Work instructions:
Where the string "United" occurs in a line of the entries below, copy that line.

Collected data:
----------------

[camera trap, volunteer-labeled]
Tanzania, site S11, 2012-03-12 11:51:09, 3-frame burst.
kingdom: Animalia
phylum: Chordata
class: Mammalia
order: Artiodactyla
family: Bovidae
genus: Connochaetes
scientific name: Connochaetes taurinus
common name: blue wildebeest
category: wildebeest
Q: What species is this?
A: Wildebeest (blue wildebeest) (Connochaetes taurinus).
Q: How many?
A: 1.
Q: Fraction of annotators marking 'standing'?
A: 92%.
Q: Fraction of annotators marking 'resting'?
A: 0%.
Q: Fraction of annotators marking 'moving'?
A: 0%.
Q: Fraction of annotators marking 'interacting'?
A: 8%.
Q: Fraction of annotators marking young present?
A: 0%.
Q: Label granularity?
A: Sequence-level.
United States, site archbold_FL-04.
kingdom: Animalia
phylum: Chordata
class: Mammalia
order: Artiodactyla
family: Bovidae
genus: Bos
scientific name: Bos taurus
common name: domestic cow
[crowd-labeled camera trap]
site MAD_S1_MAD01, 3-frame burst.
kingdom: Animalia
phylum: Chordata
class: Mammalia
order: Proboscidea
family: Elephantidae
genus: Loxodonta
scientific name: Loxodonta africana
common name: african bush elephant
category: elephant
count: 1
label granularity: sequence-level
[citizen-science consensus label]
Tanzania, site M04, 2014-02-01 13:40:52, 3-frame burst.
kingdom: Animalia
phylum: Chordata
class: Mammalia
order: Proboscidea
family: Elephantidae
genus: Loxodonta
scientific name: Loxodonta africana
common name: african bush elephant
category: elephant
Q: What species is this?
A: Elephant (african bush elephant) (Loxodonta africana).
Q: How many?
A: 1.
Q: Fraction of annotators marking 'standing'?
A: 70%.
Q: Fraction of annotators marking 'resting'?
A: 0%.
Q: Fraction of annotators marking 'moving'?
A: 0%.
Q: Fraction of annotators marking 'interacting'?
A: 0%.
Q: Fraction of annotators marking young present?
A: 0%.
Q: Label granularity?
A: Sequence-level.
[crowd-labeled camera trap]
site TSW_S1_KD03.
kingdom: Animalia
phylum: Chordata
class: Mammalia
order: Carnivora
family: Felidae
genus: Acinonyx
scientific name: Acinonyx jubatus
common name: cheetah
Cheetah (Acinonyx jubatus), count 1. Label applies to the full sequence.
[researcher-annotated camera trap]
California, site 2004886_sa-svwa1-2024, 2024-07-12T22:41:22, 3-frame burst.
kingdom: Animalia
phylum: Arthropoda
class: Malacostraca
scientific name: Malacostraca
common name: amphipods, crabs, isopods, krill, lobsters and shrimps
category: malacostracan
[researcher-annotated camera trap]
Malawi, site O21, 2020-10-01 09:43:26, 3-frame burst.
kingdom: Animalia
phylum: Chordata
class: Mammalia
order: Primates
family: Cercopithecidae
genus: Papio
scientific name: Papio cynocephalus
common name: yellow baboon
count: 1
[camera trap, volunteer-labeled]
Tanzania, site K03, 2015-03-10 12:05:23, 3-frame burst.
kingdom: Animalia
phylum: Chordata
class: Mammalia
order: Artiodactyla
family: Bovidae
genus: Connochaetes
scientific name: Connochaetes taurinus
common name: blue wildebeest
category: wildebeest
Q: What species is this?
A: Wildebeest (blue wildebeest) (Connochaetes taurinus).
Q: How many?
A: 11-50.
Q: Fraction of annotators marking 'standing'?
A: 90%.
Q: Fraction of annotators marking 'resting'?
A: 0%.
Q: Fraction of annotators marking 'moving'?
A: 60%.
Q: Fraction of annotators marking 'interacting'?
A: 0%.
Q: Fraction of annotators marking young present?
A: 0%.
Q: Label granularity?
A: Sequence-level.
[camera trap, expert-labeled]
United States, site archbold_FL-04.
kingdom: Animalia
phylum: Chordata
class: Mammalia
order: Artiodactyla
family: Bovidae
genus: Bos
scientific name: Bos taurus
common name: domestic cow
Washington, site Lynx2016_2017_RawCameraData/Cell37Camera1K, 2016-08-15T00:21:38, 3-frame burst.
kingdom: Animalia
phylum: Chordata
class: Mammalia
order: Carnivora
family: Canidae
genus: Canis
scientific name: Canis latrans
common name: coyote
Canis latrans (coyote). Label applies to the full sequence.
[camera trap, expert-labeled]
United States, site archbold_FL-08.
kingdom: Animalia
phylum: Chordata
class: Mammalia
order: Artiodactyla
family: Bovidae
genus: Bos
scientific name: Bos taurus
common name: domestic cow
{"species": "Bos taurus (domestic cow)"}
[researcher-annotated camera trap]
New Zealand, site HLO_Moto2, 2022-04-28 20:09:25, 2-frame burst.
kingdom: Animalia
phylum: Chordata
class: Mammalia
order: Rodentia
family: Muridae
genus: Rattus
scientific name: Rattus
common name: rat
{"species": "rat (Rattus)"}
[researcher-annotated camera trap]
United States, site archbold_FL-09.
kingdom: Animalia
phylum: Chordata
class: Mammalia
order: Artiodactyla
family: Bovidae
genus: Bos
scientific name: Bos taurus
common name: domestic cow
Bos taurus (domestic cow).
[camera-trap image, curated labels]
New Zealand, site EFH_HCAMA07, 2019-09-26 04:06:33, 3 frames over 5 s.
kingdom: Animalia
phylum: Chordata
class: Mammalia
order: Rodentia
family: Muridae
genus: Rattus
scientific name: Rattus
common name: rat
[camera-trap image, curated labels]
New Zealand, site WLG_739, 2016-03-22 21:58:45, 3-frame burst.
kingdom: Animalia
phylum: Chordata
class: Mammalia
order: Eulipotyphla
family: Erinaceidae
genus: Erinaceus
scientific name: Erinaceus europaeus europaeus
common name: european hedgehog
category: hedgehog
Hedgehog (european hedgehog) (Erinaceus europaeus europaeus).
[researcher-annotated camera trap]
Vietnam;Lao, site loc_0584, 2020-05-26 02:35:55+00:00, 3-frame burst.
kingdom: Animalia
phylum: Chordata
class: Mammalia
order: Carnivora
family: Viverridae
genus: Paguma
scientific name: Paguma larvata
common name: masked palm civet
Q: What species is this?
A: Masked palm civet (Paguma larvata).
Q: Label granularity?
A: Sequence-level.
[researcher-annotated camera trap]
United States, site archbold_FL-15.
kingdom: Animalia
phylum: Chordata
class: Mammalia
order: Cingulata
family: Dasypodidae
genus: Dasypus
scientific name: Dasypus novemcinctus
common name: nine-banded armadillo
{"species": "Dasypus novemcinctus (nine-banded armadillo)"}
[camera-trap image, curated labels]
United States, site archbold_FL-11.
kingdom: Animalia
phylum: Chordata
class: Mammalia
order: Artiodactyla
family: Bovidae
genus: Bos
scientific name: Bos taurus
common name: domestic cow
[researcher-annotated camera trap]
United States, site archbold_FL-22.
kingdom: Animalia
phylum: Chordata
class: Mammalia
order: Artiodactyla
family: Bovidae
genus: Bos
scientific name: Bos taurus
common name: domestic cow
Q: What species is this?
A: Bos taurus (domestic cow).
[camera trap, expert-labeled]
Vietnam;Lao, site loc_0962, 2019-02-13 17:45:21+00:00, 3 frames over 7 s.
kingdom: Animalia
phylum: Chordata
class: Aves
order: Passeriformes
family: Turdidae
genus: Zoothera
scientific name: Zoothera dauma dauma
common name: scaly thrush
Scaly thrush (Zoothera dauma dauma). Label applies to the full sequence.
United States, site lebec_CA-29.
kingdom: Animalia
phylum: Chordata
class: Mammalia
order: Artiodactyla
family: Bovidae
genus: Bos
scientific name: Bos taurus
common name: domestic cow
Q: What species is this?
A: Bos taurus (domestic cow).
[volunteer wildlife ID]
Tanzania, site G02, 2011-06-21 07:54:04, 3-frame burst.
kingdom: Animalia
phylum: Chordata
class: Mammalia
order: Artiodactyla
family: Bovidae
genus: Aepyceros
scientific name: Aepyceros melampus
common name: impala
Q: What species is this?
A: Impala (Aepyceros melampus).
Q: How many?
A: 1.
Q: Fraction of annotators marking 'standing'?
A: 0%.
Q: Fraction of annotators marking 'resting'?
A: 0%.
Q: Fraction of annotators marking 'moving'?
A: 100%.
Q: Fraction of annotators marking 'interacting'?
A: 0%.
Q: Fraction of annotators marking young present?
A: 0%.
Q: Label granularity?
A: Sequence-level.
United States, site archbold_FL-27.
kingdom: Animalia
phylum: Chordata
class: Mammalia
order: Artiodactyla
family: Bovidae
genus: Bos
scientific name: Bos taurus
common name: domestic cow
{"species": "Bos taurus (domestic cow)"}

----------------

Task result:
United States, site archbold_FL-04.
United States, site archbold_FL-04.
United States, site archbold_FL-08.
United States, site archbold_FL-09.
United States, site archbold_FL-15.
United States, site archbold_FL-11.
United States, site archbold_FL-22.
United States, site lebec_CA-29.
United States, site archbold_FL-27.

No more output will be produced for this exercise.